Page text -

Seeking Buffer Flags

A seeking component communicates the role of certain buffers in the context of seeking to its downstream components via special buffer flags. A buffer flag corresponds to the first new logical data unit in a buffer, which is the first unit with its starting boundary occurring in the buffer. The special buffer flags of note are as follows. •

OMX_BUFFERFLAG_DECODEONLY: The seeking component sets this flag on a buffer if the buffer shall be decoded but not displayed. In the example above, if the seeking component is in accurate mode, it would set this flag on all frames preceding the target interframe. A decoder component decodes but does not propagate downstream a buffer marked decode only. A component that renders data shall ignore any buffer with this flag set.

Extracted entries -
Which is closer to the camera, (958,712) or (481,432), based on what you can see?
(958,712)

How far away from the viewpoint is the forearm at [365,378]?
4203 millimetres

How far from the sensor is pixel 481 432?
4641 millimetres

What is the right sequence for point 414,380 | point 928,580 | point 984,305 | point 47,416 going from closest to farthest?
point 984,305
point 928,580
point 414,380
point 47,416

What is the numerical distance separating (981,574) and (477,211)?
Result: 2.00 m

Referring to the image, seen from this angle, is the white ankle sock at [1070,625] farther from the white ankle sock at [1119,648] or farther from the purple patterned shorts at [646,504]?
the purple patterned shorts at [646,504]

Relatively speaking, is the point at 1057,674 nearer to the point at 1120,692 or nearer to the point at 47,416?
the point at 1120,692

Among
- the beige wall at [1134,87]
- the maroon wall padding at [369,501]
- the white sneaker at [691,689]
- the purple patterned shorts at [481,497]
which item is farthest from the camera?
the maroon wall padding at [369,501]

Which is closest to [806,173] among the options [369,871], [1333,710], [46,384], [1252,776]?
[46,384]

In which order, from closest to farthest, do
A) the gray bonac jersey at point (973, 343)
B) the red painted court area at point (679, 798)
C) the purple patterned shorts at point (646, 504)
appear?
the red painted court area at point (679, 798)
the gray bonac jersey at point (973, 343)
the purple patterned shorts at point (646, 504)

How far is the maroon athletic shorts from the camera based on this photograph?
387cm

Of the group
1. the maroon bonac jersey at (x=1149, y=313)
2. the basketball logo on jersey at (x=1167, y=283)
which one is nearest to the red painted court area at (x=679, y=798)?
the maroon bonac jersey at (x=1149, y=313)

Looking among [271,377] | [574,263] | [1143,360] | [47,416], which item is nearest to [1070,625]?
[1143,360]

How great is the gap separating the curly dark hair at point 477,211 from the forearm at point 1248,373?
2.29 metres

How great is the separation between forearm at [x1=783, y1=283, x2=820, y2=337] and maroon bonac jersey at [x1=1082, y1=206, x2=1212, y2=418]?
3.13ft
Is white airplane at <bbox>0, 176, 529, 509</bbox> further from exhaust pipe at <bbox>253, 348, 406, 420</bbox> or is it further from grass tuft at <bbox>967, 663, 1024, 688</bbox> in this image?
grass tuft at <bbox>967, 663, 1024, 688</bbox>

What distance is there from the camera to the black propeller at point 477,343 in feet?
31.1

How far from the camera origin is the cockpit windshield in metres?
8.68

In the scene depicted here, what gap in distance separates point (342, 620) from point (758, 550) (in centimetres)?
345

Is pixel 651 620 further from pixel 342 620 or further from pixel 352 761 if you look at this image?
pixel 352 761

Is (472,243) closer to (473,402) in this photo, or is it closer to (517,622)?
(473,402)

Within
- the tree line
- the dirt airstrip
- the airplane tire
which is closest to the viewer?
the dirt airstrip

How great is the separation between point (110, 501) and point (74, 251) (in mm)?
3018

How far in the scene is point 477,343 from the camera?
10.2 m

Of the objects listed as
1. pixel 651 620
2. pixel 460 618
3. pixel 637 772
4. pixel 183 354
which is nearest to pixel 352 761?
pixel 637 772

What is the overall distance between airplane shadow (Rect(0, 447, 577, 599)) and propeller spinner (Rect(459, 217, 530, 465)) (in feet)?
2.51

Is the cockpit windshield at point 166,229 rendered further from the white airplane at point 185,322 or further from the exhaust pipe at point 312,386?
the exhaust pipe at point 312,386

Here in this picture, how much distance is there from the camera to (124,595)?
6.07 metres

Stated exercise A -
In the text on seeking buffer flags, what does a decoder component do with a buffer marked decode only?
Stated exercise B -
Extend the text on seeking buffer flags, picking up after its final sentence.
The rows were taken from a separate source.

Expected output A -
It decodes the buffer but does not propagate it downstream.

Expected output B -
•

OMX_BUFFERFLAG_STARTTIME: The seeking component sets this flag on the buffer that carries the starting timestamp of the data stream. In the example above, the seeking component would set this flag on the intraframe (i.e., the approximation) when in fast seek mode and on the interframe (i.e., the original target) when in accurate seek mode. When a clock component client receives a buffer with this flag set, it performs an OMX_SetConfig call with OMX_IndexConfigTimeClientStartTime on the clock component that is sending the buffer’s timestamp. The transmission of the start time informs the clock component that the client’s stream is ready for presentation and the timestamp of the first data to be presented.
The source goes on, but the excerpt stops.